Gauteng Cooperative Governance and Traditional Affairs MEC, Jacob Mamabolo, has urged stakeholders to find a common solution to avert a humanitarian crisis at the Blyvooruitzicht mine.

MEC Mamabolo made the call on Wednesday during a follow-up meeting to discuss the status quo with regards to the water supply to the Blyvooruitzicht mine community in the Merafong Municipal area.

The meeting follows the failure of the liquidator to keep up the monthly payments of R600 000 for water supply to the mine.

The third of its kind on the issue, the meeting took place between the department, the Lawyers for Human Rights, the Human Rights Commission, the liquidators of the mine and the Merafong Municipality.

During the meeting, MEC Mamabolo emphasised the need to prevent a humanitarian challenge that might take place in the community given the status quo.

“Since June the liquidator has made only one payment and then no other payment was received, making it difficult for the municipality to continue supplying water. The liquidators have still to pay the outstanding money they owe the municipality for services, and that payment is two months overdue,” MEC Mamabolo said.

He also challenged the mining community to be part of the solution to the problem, including contributing towards the payment of water supply to their area.
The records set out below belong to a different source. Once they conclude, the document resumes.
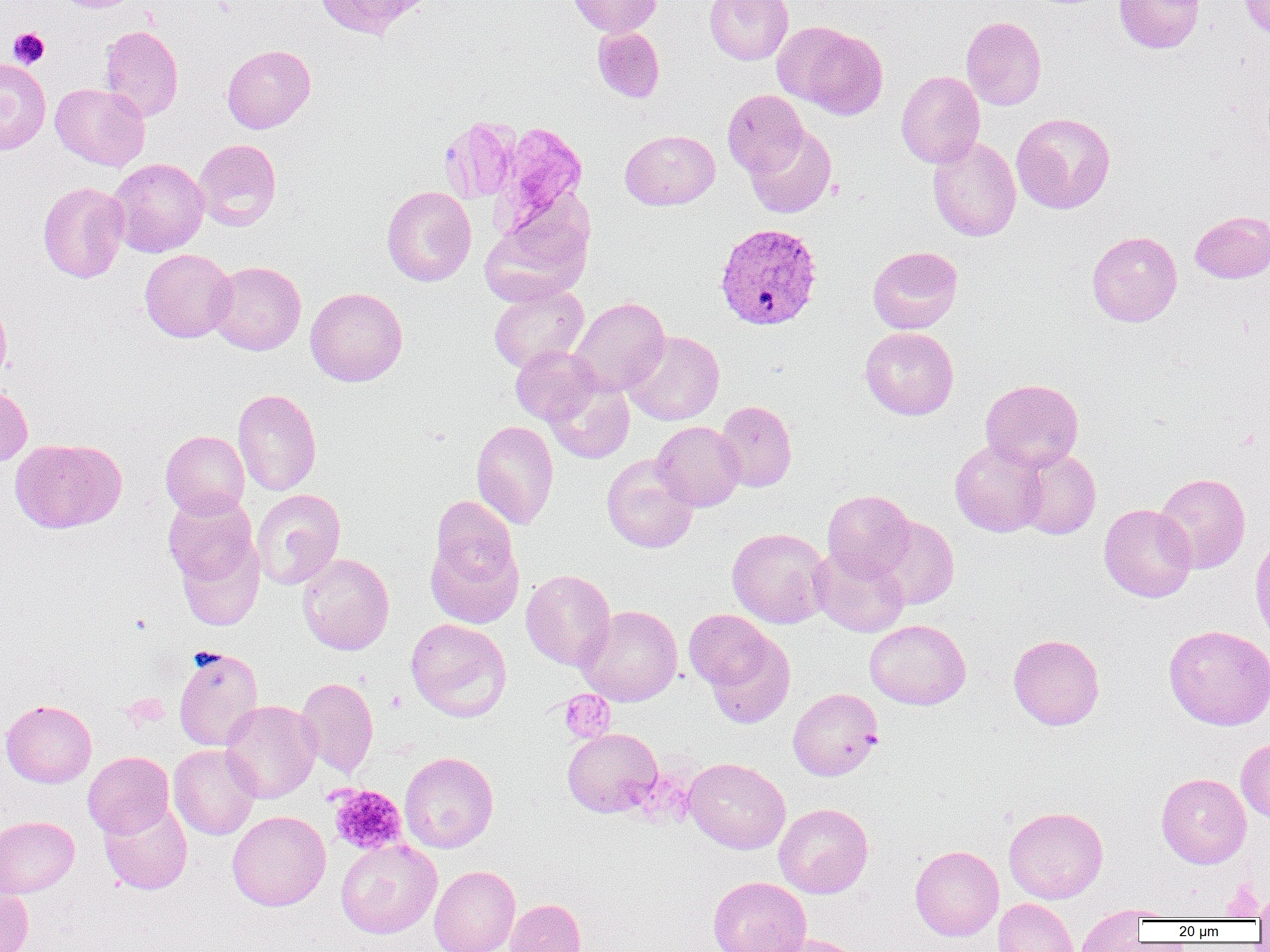

Summary:
  - Coordinate format: approximate bounding boxes as (x1,y1)-(x2,y2) corner pairs in pixels
  - Platelet locations: (8,27)-(50,68), (558,689)-(615,743), (328,784)-(407,856), (1219,881)-(1265,919)
  - Plasmodium vivax-infected red blood cell locations: (714,223)-(823,331)
  - Uninfected red blood cell locations: (52,0)-(146,12), (311,0)-(430,39), (566,0)-(662,37), (705,0)-(793,64), (1115,0)-(1204,53), (1239,0)-(1270,39), (961,16)-(1046,110), (99,24)-(184,122), (789,25)-(887,118), (592,26)-(665,103), (222,44)-(315,133), (0,58)-(51,155), (896,70)-(985,168), (50,83)-(150,171), (723,89)-(809,178), (1011,112)-(1115,214), (439,117)-(520,203), (492,119)-(589,234), (745,125)-(836,218), (620,129)-(720,210), (927,136)-(1021,242), (194,138)-(282,231), (106,157)-(209,257), (37,181)-(129,283), (382,185)-(476,286), (481,200)-(594,305), (1190,210)-(1270,283), (1087,231)-(1182,327), (868,246)-(963,334), (139,248)-(236,342), (207,261)-(306,355), (488,284)-(588,374), (305,287)-(408,386), (0,293)-(12,384), (570,296)-(670,396), (860,327)-(959,420), (623,330)-(724,425), (511,345)-(601,426), (544,376)-(634,464), (980,378)-(1083,472), (0,384)-(33,466), (233,388)-(321,496), (714,400)-(797,492), (471,420)-(559,529), (651,421)-(745,511), (161,430)-(249,519), (10,438)-(126,533), (950,439)-(1047,537), (1016,449)-(1101,539), (601,454)-(699,553), (1154,473)-(1250,573), (251,489)-(345,590), (823,490)-(915,580), (163,492)-(258,589), (430,496)-(518,589), (1099,504)-(1196,603), (868,516)-(959,610), (726,527)-(831,628), (426,534)-(523,628), (176,538)-(264,631), (809,544)-(910,637), (297,553)-(394,655), (521,569)-(615,671), (577,605)-(682,706), (683,609)-(776,692), (406,618)-(511,721), (865,619)-(971,709), (1163,624)-(1270,730), (703,630)-(796,730), (1008,634)-(1105,730), (173,647)-(263,751), (295,676)-(379,777), (788,688)-(883,780), (0,699)-(97,788), (220,700)-(321,803), (563,728)-(662,817), (1236,738)-(1270,822), (168,744)-(262,840), (83,751)-(174,839), (399,751)-(499,853), (684,757)-(790,854), (1156,773)-(1251,869), (99,799)-(192,896), (774,803)-(873,898), (1003,806)-(1108,904), (227,810)-(331,911), (0,816)-(79,899), (336,839)-(442,938), (909,845)-(1004,941), (429,865)-(520,952), (708,875)-(811,952), (1255,886)-(1270,926), (0,889)-(34,952), (505,898)-(586,952), (993,898)-(1079,952), (1085,905)-(1179,922), (1075,906)-(1150,951), (761,933)-(868,952)
  - Slide-level diagnosis: Plasmodium vivax
  - Modality: optical microscopy
  - Preparation: thin blood film
  - Image size: 1270×952 pixels
  - Magnification: 1000x
  - Field of view: one of a larger specimen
Assess this cell for malaria.
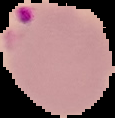

Parasitized.

Summary:
  - Image size: 115×118 pixels
  - Image type: segmented cell region with the area outside set to black
  - Preparation: thin blood film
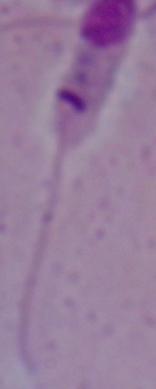
1000x magnification. Micrograph. A Leishmania parasite is seen.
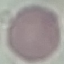 Result: no malaria parasites seen. Acquired by smartphone through the microscope eyepiece. Automatically extracted cell patch, resized to 64 × 64 pixels. Thin blood smear. Giemsa-stained preparation.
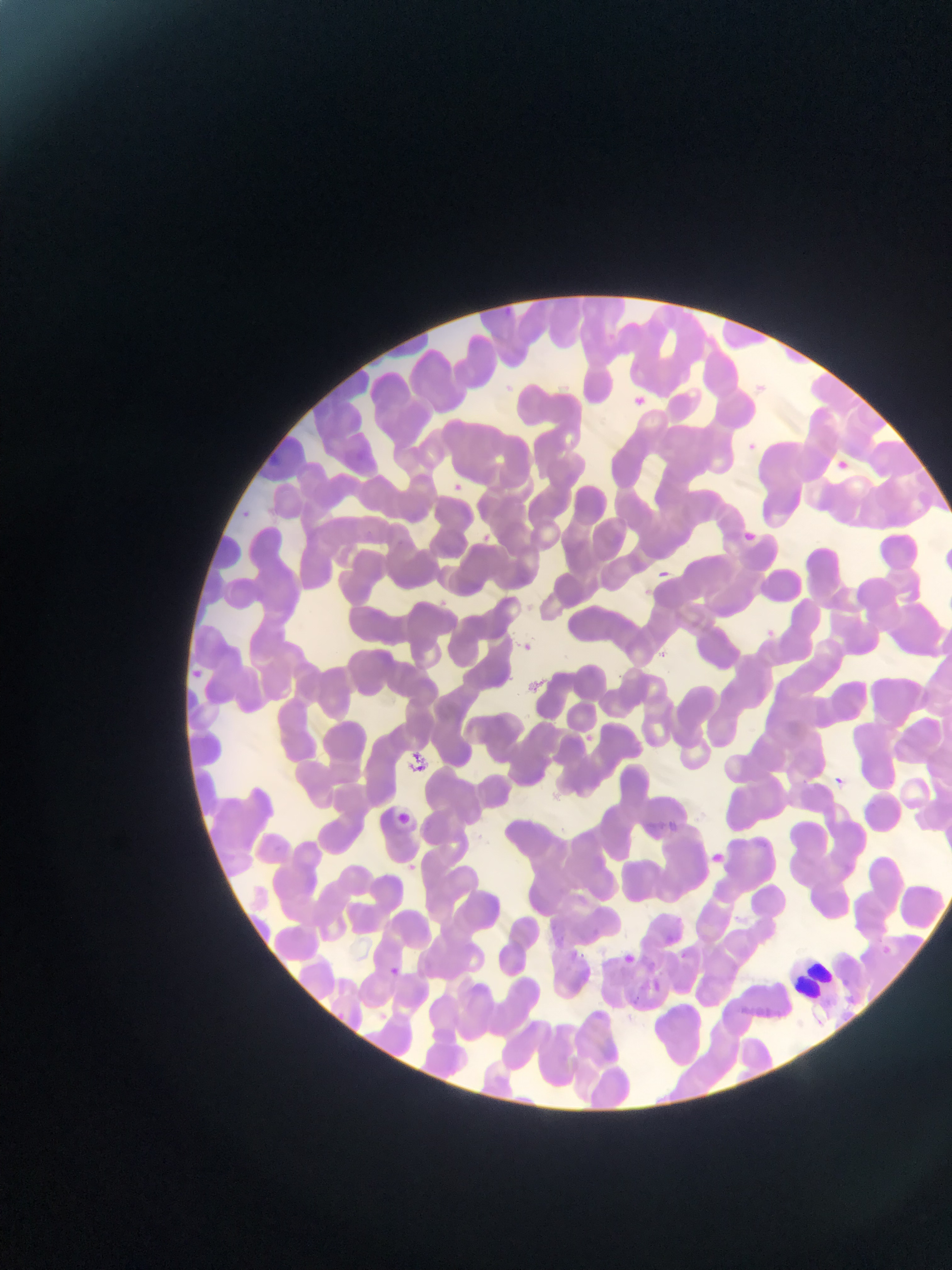 Approximate bounding boxes as left top right bottom in pixels. Leukocyte locations: 798 949 838 1007. Artifact (stain precipitate or debris) locations: 411 748 432 772. Malaria parasite locations: 626 392 651 414; 829 454 855 478; 447 479 466 497; 244 508 258 520; 741 526 758 543; 476 531 494 548; 661 569 667 579; 762 626 778 641; 518 639 537 655; 186 665 206 683; 576 733 596 750; 827 773 849 794; 388 810 414 830; 671 820 681 834; 703 847 728 870; 401 859 420 876; 620 947 641 966; 385 964 404 983; 652 977 665 992; 329 1008 349 1025. Thin blood smear. Photographed through a microscope with a mobile-phone camera. One field of view. Collected in Ghana. Image is 952×1270 pixels.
Classify this cell by malaria status.
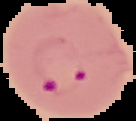
It is parasitized.

preparation = thin blood film
image type = cell region segmented out of the field of view; surrounding area masked to black
image size = 136×121 pixels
Name the parasite shown.
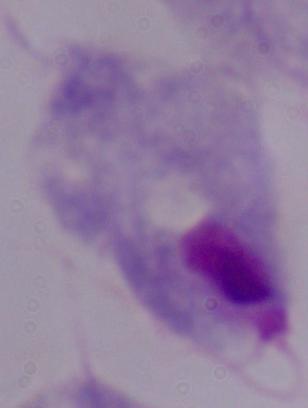

A trichomonad.

Photomicrograph. 1000x magnification.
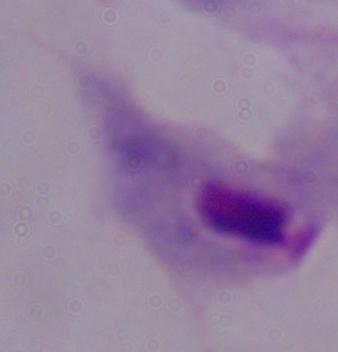
{
  "modality": "micrograph",
  "magnification": "1000x",
  "identification": "trichomonad"
}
State the blood parasite species.
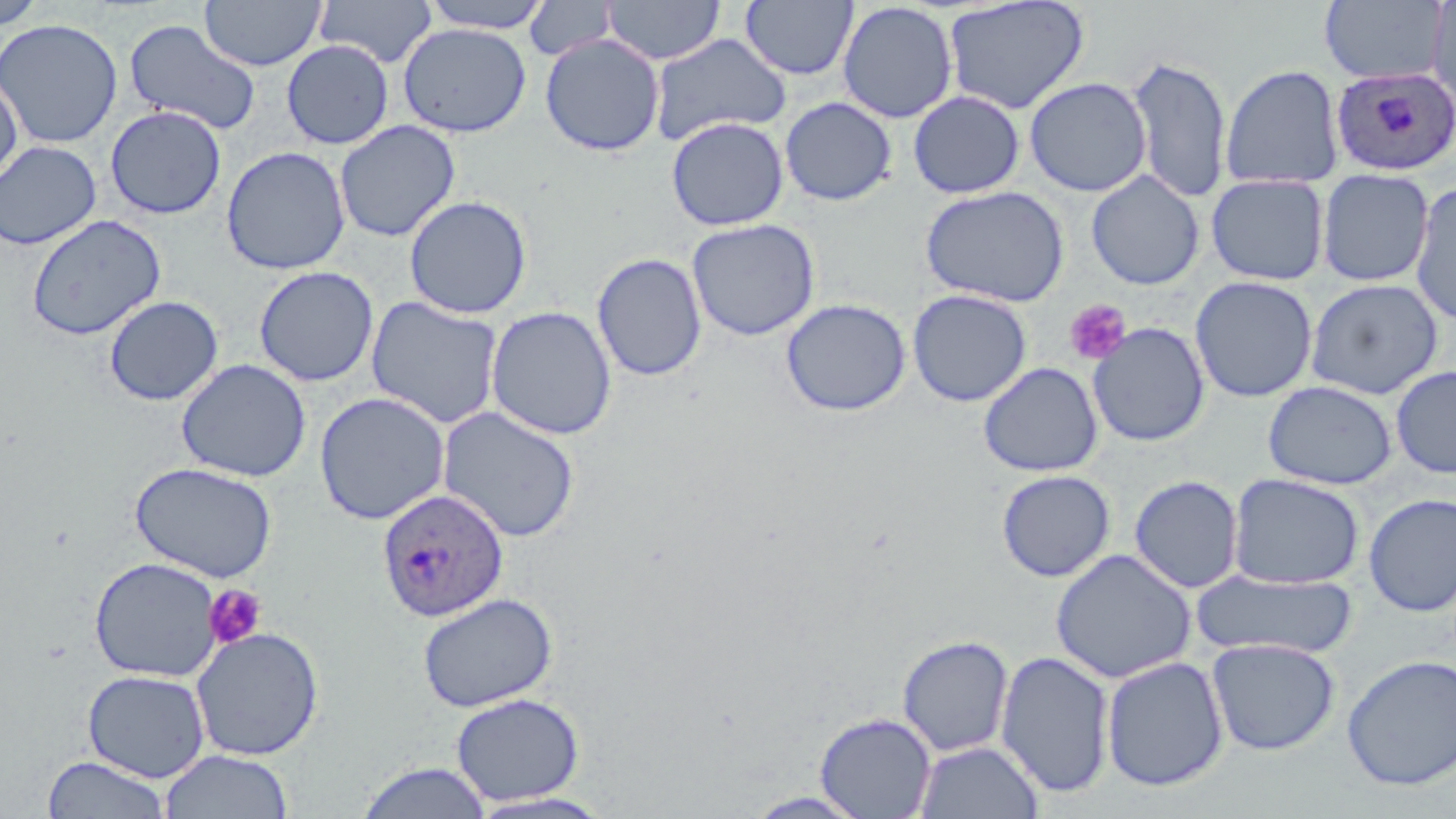
Plasmodium ovale.

Summary:
  - Coordinate format: approximate bounding boxes as named x1/y1/x2/y2 corners in pixels
  - Uninfected red blood cell locations: (x1=1, y1=0, x2=45, y2=29), (x1=200, y1=0, x2=326, y2=71), (x1=316, y1=0, x2=438, y2=68), (x1=419, y1=0, x2=554, y2=33), (x1=602, y1=0, x2=725, y2=65), (x1=943, y1=0, x2=1090, y2=114), (x1=1319, y1=0, x2=1449, y2=85), (x1=1428, y1=0, x2=1456, y2=117), (x1=524, y1=1, x2=618, y2=62), (x1=741, y1=1, x2=858, y2=81), (x1=837, y1=2, x2=958, y2=124), (x1=0, y1=18, x2=123, y2=149), (x1=124, y1=19, x2=261, y2=136), (x1=398, y1=23, x2=531, y2=138), (x1=648, y1=33, x2=791, y2=145), (x1=540, y1=34, x2=665, y2=156), (x1=281, y1=40, x2=394, y2=150), (x1=1128, y1=54, x2=1232, y2=204), (x1=1220, y1=64, x2=1345, y2=190), (x1=0, y1=75, x2=23, y2=186), (x1=1025, y1=77, x2=1151, y2=196), (x1=908, y1=90, x2=1025, y2=198), (x1=780, y1=96, x2=897, y2=206), (x1=105, y1=105, x2=227, y2=219), (x1=666, y1=117, x2=789, y2=230), (x1=335, y1=120, x2=460, y2=242), (x1=0, y1=140, x2=102, y2=250), (x1=221, y1=146, x2=350, y2=275), (x1=1317, y1=168, x2=1434, y2=287), (x1=1086, y1=171, x2=1204, y2=290), (x1=1206, y1=174, x2=1329, y2=286), (x1=1410, y1=181, x2=1456, y2=326), (x1=920, y1=185, x2=1070, y2=307), (x1=404, y1=195, x2=532, y2=319), (x1=26, y1=214, x2=166, y2=341), (x1=686, y1=218, x2=820, y2=341), (x1=592, y1=252, x2=707, y2=382), (x1=253, y1=266, x2=379, y2=387), (x1=1190, y1=276, x2=1317, y2=403), (x1=1306, y1=278, x2=1443, y2=399), (x1=907, y1=289, x2=1032, y2=407), (x1=103, y1=295, x2=223, y2=406), (x1=366, y1=296, x2=504, y2=430), (x1=781, y1=298, x2=911, y2=416), (x1=486, y1=305, x2=617, y2=440), (x1=1087, y1=322, x2=1210, y2=447), (x1=176, y1=358, x2=311, y2=482), (x1=979, y1=361, x2=1103, y2=477), (x1=1391, y1=365, x2=1456, y2=479), (x1=1263, y1=380, x2=1397, y2=489), (x1=314, y1=392, x2=450, y2=525), (x1=437, y1=406, x2=580, y2=543), (x1=129, y1=461, x2=279, y2=582), (x1=996, y1=469, x2=1115, y2=582), (x1=1228, y1=473, x2=1364, y2=590), (x1=1129, y1=475, x2=1244, y2=593), (x1=1363, y1=493, x2=1456, y2=617), (x1=1050, y1=549, x2=1197, y2=683), (x1=89, y1=557, x2=223, y2=682), (x1=1193, y1=570, x2=1358, y2=660), (x1=417, y1=592, x2=558, y2=712), (x1=190, y1=626, x2=325, y2=761), (x1=897, y1=635, x2=1014, y2=757), (x1=1206, y1=637, x2=1341, y2=756), (x1=996, y1=650, x2=1115, y2=798), (x1=1342, y1=654, x2=1456, y2=791), (x1=1101, y1=656, x2=1229, y2=792), (x1=83, y1=669, x2=210, y2=782), (x1=451, y1=692, x2=585, y2=806), (x1=815, y1=711, x2=937, y2=818), (x1=914, y1=740, x2=1044, y2=819), (x1=159, y1=749, x2=293, y2=818), (x1=42, y1=755, x2=170, y2=818), (x1=356, y1=761, x2=493, y2=819), (x1=466, y1=791, x2=616, y2=818)
  - Plasmodium ovale-infected red blood cell locations: (x1=1329, y1=66, x2=1456, y2=177), (x1=376, y1=488, x2=510, y2=622)
  - Platelet locations: (x1=1064, y1=299, x2=1131, y2=365), (x1=203, y1=585, x2=267, y2=650)
  - Field of view: one of a larger specimen
  - Modality: optical microscopy
  - Preparation: thin blood smear
  - Image size: 1456×819 pixels
  - Stain: May-Grünwald-Giemsa
  - Magnification: 1000x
Name the parasite shown.
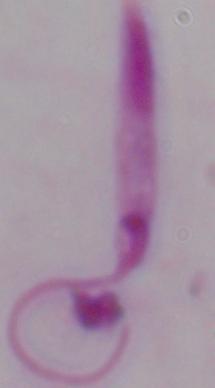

“We hence have to come up with ways on how services are going to be paid. We cannot afford a situation where consumers of services neglect their responsibilities of paying for services,” said MEC Mamabolo.

He further said that they are worried that the final order of liquidation will take place on the 28 November 2015, and when that happens and services such as electricity are terminated in that mining community, “we can only expect the worst as the area will turn into a ghost town and a hub for criminal activities”.

“We are hence as government pleading with the stakeholder involved, especially the liquidators to come up with a future solution for the mining village once the liquidation process has been finalised.

“The area is privately owned hence our hands are tight and can only appeal to the liquidators to do what is right for the community to ensure we avoid a possible humanitarian problem,” MEC Mamabolo reiterated.